Мальчонка вытер рукавом нос. Понурился.
– Оценил. Молодец, говорит, Цигель, правильный взял курс, держись его. Я и держался…
– Ну?
– Проинформировал, что Мишка Кляйн про него сказал, что он, товарищ Шумский, двурушничает: у самого в шкафу на видном месте собрание сочинений товарища Сталина, а страницы в половине томов неразрезанные – Мишка специально проверял. Товарищ директор Мишку в кабинет вызвал, стал при нем листать и говорит: где неразрезанные, где? А Мишка мне потом: это, говорит, он сначала разрезал, а после, говорит, меня позвал. И вообще, говорит, откуда Шумский прознал, я никому, кроме тебя, не рассказывал…
– А ты чего?
– Чего я? Почем мне знать, говорю. Может, подслушал кто.
Филипп одобрил:
– Молодец, не растерялся. Дальше что было?
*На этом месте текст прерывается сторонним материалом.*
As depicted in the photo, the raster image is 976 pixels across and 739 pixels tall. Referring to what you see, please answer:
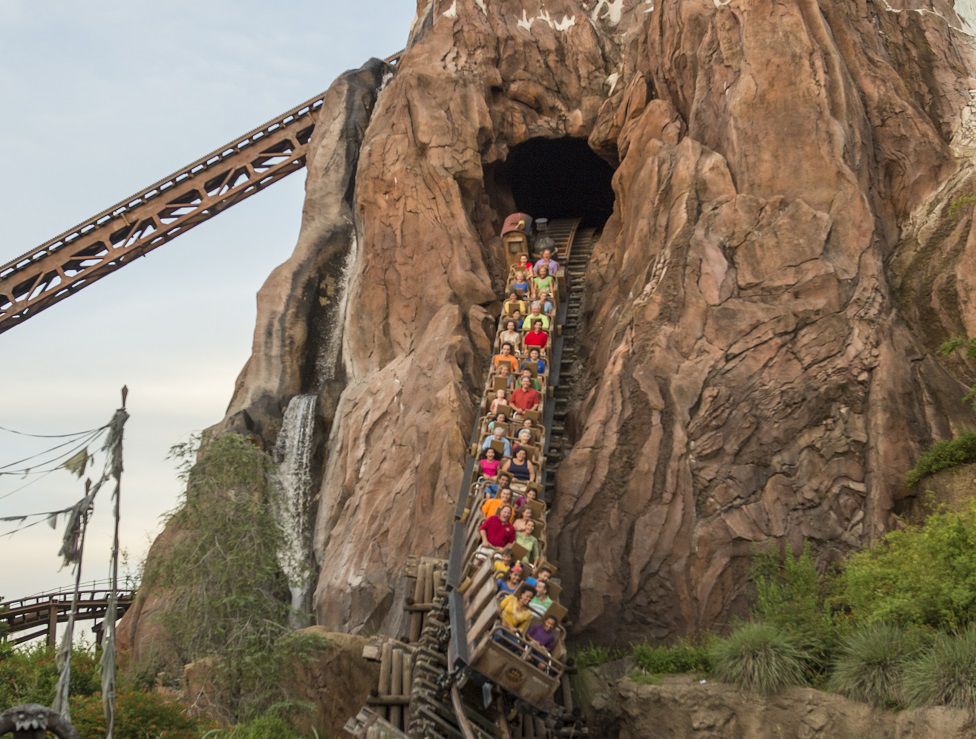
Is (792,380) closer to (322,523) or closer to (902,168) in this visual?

– Дальше… Ребята из шестого отряда договорились ночью в беседке сигару курить. К Пашке Санчесу батя приезжал, из Барселоны, он там министр, если Пашка не врет. Ну Пашка сигару у него и спер, по-тихому. Я проинформировал. Их застукали, вечером всех без кино оставили. Это позапозавчера было. Позавчера с утра все вокруг только об одном: кто стуканул, кто стуканул? И тут на линейке товарищ Шумский стал рассказывать, как мы будем отмечать двадцатилетие великого Октября, и вдруг говорит: а знамя понесет Серафим Цигель из пятого отряда, он заслужил. А чем я заслужил? Не отличник, ничего… Ну и стали все на меня смотреть… нехорошо стали смотреть. Ничего не говорят, но подойду – уходят. Может, обошлось бы как-нибудь, я даже придумал как…
– Что придумал? – с интересом спросил Филипп. Положение у парнишки в самом деле получилось аховое – потому что Шумский этот идиот, нельзя так источники палить.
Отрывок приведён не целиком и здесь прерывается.